ROAD EXTRACTION AND VECTORIZATION FROM AERIAL IMAGE DATA

L. Zhu1, Y. Li2, and H. Shimamura1 L. Zhu et al.
  • 1PASCO Corporation, Japan
  • 2International Institute for Earth System Science, Nanjing University, China

Keywords: Road extraction, Vectorization, Aerial images, Digital Surface Model, Morphology

Abstract. The objective of this study is the automatic extraction of the road network in a scene of the urban area from high resolution aerial image data. Our approach includes two stages aiming to solve two important issues respectively, i.e., an effective road extraction pipeline, and a precise vectorized road map.
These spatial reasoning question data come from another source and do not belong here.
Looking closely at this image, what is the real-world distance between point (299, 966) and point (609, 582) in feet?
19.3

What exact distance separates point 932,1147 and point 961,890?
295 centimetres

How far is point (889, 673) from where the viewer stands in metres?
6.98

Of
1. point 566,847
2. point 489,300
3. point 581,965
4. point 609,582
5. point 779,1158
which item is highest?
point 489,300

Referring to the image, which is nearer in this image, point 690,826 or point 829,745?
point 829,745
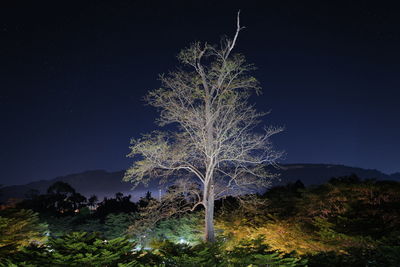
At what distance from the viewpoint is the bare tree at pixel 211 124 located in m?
9.76

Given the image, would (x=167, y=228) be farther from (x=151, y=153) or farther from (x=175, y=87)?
(x=175, y=87)

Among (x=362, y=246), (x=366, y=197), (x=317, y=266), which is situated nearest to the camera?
(x=317, y=266)

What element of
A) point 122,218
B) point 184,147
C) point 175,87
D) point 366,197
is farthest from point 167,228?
point 366,197

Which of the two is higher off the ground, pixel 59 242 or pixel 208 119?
pixel 208 119

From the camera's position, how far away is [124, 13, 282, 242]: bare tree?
9.76 meters

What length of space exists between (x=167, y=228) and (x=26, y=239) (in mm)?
6653

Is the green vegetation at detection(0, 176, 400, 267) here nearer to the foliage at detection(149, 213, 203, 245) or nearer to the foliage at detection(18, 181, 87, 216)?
the foliage at detection(149, 213, 203, 245)

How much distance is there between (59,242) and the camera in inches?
205

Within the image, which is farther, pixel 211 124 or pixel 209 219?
pixel 211 124

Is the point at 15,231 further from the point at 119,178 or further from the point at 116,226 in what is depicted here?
the point at 119,178

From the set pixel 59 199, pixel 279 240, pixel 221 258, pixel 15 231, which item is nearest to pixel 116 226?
pixel 15 231

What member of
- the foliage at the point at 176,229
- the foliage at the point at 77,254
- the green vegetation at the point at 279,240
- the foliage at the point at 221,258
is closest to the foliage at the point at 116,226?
the foliage at the point at 176,229

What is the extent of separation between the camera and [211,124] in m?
9.95

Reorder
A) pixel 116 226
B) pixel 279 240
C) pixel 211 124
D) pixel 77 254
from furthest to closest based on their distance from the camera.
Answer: pixel 116 226
pixel 211 124
pixel 279 240
pixel 77 254
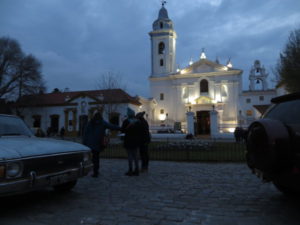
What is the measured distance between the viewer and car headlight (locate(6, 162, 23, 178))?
3043mm

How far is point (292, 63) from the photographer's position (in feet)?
65.6

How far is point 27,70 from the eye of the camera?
117 feet

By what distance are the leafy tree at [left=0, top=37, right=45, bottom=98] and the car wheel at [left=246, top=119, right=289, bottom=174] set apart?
125 feet

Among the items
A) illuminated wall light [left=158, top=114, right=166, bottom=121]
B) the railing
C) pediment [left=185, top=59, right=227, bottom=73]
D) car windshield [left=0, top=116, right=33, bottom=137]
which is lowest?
the railing

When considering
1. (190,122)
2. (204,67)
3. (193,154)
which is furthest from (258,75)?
(193,154)

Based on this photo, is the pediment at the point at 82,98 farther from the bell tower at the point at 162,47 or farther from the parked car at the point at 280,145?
the parked car at the point at 280,145

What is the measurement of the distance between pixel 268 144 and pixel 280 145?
0.17m

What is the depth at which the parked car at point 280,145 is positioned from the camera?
9.25 feet

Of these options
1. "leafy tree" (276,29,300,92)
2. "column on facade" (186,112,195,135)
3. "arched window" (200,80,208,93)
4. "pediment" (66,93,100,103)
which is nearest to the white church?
"arched window" (200,80,208,93)

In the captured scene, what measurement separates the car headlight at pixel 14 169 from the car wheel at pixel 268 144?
331 centimetres

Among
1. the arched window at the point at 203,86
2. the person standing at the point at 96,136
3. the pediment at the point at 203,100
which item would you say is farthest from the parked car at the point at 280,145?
the arched window at the point at 203,86

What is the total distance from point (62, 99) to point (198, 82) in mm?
22690

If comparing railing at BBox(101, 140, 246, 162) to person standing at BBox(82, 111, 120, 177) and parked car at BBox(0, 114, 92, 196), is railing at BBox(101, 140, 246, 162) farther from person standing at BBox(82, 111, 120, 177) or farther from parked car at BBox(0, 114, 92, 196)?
parked car at BBox(0, 114, 92, 196)

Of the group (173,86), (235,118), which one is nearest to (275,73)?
(235,118)
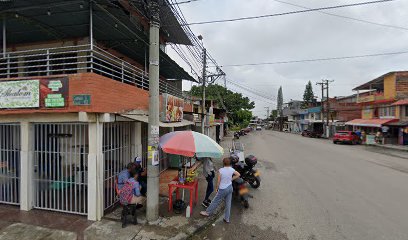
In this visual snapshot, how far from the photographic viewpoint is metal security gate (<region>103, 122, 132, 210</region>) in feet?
21.8

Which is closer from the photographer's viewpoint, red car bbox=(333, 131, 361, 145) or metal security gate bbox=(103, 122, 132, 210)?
metal security gate bbox=(103, 122, 132, 210)

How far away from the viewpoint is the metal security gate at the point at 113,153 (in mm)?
6637

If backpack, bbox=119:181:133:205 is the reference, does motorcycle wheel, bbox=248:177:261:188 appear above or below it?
below

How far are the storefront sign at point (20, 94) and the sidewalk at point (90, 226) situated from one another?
8.79 ft

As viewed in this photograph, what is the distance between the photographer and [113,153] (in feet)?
22.7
In the first stage, we proposed a so-called all element road model which describes a multiple-level structure of the basic road elements, i.e. intersection, central line, side lines, and road plane based on their spatial relations. An advanced road network extraction scheme was proposed to address the issues of tedious steps on segmentation, recognition and grouping, using the digital surface model (DSM) only. The key feature of the proposed approach was the cross validation of the road basic elements, which was applied all the way through the entire procedure of road extraction. In the second stage, the regularized road map was produced where center line and side lines subject to parallel and even layout rules. It gives more accurate and reliable map by utilizing both the height information of the DSM and the color information of the ortho image. Road surface was extracted from the image by region growing. Then, a regularized center line was modeled by linear regression using all the pixels of the road surface. The road width was estimated and two road side lines were modeled as the straight lines parallel with the center line. Finally, the road model was built up in terms of vectorized points and lines. The experimental results showed that the proposed approach performed satisfactorily in our test site.